(Prompt): Rewrite the lines from the one containing "Examining this scene" to the one containing "From concrete path", replacing "green foliage" with "green leaves" and keeping everything else unchanged.

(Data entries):
######

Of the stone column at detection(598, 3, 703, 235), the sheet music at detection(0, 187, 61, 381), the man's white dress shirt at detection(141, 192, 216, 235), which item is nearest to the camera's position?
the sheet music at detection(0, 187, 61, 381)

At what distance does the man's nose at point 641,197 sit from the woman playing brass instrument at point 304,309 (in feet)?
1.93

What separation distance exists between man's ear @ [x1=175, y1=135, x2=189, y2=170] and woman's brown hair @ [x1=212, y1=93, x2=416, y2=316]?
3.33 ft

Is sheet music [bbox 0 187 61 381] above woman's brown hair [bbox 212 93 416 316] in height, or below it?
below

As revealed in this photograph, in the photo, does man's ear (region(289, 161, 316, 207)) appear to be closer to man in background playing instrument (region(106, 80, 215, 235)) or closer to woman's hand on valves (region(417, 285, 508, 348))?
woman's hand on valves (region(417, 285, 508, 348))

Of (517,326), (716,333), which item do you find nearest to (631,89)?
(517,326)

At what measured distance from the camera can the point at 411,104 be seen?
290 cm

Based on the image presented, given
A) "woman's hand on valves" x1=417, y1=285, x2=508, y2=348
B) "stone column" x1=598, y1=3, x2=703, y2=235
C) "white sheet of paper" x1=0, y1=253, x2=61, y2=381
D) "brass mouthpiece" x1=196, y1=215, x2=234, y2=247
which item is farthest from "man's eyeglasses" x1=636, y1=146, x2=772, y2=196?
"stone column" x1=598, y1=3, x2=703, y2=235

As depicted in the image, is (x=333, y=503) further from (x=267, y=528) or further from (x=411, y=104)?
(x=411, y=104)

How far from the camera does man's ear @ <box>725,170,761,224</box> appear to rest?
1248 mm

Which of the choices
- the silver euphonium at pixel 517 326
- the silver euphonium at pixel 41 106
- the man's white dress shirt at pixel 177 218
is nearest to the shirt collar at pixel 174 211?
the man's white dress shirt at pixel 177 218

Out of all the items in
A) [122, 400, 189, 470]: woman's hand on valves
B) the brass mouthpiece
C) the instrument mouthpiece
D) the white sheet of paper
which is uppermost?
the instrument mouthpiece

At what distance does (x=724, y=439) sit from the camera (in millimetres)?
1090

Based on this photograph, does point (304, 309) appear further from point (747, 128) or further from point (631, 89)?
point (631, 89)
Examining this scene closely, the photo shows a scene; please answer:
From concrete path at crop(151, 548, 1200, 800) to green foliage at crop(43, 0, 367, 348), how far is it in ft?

######

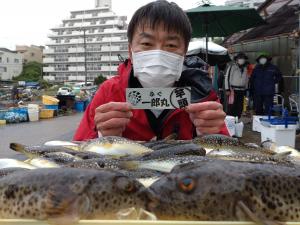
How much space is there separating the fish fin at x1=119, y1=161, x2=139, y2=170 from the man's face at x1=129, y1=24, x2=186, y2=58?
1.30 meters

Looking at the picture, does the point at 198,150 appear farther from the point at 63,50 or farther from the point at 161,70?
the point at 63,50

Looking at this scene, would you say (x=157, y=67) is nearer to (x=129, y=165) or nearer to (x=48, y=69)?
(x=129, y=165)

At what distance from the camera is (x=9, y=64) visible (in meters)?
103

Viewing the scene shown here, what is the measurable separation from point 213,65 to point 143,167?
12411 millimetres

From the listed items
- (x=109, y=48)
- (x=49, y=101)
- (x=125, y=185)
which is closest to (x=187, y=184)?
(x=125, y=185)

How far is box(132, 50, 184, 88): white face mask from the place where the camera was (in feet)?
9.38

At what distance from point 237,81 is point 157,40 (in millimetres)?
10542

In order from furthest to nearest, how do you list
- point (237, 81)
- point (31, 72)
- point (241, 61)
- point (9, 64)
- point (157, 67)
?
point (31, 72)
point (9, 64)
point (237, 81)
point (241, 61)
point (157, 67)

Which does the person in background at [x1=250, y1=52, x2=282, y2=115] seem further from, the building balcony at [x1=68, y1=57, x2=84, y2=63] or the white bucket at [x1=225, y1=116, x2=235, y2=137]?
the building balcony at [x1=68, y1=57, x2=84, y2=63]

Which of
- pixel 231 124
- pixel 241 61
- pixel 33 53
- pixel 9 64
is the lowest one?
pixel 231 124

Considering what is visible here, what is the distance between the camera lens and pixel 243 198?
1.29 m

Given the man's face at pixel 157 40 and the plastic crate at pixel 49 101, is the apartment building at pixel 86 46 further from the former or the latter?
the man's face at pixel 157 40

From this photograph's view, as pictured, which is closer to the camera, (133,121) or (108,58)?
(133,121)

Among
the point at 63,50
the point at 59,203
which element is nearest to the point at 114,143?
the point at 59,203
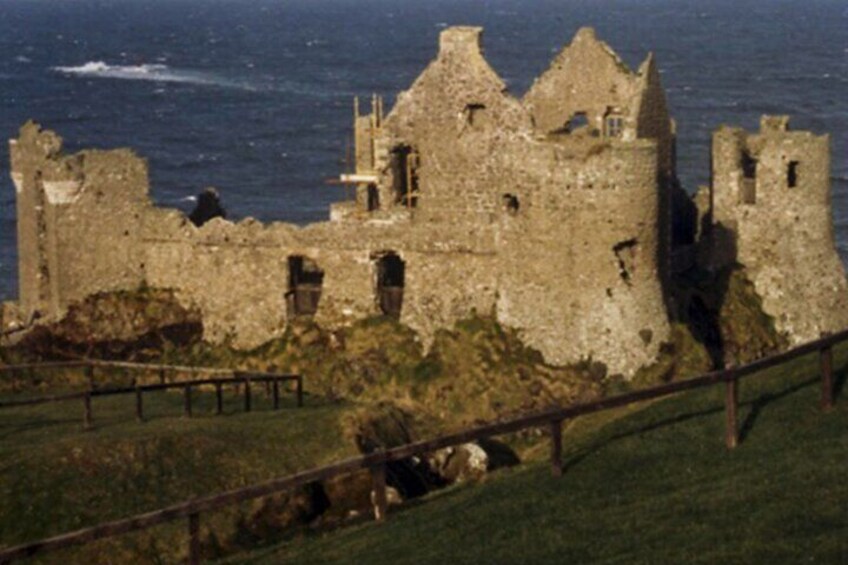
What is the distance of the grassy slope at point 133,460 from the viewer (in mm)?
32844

######

(Answer to this exercise):
Examining this scene closely, the photo shows a scene; please answer:
From concrete path at crop(151, 548, 1200, 800) to green leaves at crop(43, 0, 367, 348), how far is it in ft?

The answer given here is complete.